**QUOTED PASSAGE**
☆ ☆ ☆

Published October 1st, 2003
When anyone creates a new idea, their new idea should be given some form of protection to allow commercial development. I doubt most people would argue with that basic premise. The United States government and large corporations have increasingly taken this to an extreme that I do not support. For example, Disney has successfully extended their copyrights on Mickey Mouse, even though he was created more than 75 years ago. When copyright law allows any corporation to control an idea for such a long time, I think it stifles innovation. The claim to protect and reward innovation is one of the key arguments for supporters of copyright law. When one idea is controlled by one group it stops others from even approaching it for fear of being sued by the original inventors. When these copyrights are extended for entire centuries it stops entire fields from developing further.
Genetics Technologies ( http://www.gtg.com.au/ ) , an Australian company has patented non-coding DNA. Non-coding DNA makes up about 95% of a humans DNA, and was originally thought to be unimportant. Recent research has found that there may be more to learn about non coding DNA, but this research has been destroyed by Genetic Technologies enforcing its patent on non coding DNA and requiring even public universities to buy expensive licenses. It baffles my mind how a single company can stop promising research into genetics which could yield the greatest medical discovers ever. Copyright law should never allow a company to exploit something that every human on this planet has, their own genes. Furthermore, I believe publicly funded universities should be exempt to all copyright laws as long as all research is released under the public domain. If a project is publicly funded by the tax payers, why shouldn’t the tax payers benefit directly instead of a major multinational company. In this day and age, knowledge is power, so knowledge that the American tax payer bought should be given back to them.
Copyright and Patents are needed for a capitalistic society, but when they are kept for long times, and when they decimate innovation they should be revoked. If the United States continues down the road of exclusive long term patents it will further stifle an already struggling economy. If patents and copyrights lasted only 3 years, companies would rush products to market faster, instead of trying to collect royalties as their main business. When a companies only priority is to stifle development, it is a problem for the entire country, and I think it should be closely regulated by the Federal Government.

☆ ☆ ☆

**EXTRACTED RECORDS**

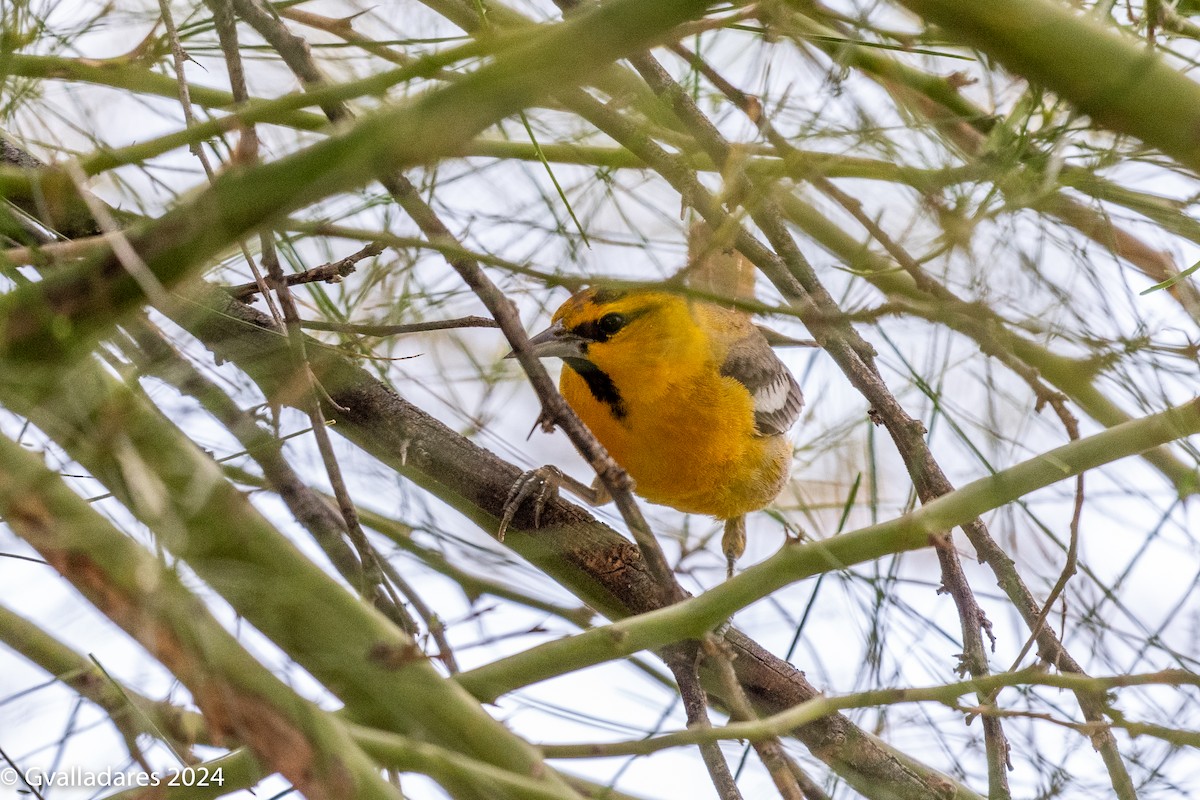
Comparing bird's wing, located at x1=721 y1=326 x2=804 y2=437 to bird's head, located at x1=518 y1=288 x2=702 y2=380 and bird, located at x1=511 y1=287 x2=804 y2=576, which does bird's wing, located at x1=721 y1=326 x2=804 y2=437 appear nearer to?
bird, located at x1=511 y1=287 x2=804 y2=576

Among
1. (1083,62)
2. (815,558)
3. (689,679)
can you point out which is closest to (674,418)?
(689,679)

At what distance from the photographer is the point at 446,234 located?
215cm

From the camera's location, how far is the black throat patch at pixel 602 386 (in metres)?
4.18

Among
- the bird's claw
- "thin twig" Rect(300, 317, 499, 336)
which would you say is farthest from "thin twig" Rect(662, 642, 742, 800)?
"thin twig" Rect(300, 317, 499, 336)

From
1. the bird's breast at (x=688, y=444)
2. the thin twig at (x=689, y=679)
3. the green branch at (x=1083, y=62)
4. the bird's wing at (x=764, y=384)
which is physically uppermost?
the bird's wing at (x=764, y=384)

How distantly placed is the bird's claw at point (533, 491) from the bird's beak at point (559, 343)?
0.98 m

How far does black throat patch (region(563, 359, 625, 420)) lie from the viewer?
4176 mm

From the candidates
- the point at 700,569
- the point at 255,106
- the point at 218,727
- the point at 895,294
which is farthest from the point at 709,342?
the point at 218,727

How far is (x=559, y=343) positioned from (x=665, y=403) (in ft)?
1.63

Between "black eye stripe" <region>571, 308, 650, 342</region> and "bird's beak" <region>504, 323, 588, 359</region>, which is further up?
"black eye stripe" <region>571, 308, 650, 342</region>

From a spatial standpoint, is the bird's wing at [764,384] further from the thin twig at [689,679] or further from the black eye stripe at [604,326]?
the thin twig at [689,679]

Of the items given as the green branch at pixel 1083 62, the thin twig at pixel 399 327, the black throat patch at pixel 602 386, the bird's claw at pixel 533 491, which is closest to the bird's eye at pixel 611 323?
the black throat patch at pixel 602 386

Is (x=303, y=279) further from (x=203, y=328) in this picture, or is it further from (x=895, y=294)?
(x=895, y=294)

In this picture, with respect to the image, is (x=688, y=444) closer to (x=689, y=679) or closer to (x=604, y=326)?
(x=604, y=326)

☆ ☆ ☆

**TASK DETAILS**
Reproduce the opinion piece on copyright and patents word for word, starting at "Copyright and Patents" and ending at "the Federal Government.". The material is not needed to complete what follows.

**SOLUTION TO THIS EXERCISE**
Copyright and Patents are needed for a capitalistic society, but when they are kept for long times, and when they decimate innovation they should be revoked. If the United States continues down the road of exclusive long term patents it will further stifle an already struggling economy. If patents and copyrights lasted only 3 years, companies would rush products to market faster, instead of trying to collect royalties as their main business. When a companies only priority is to stifle development, it is a problem for the entire country, and I think it should be closely regulated by the Federal Government.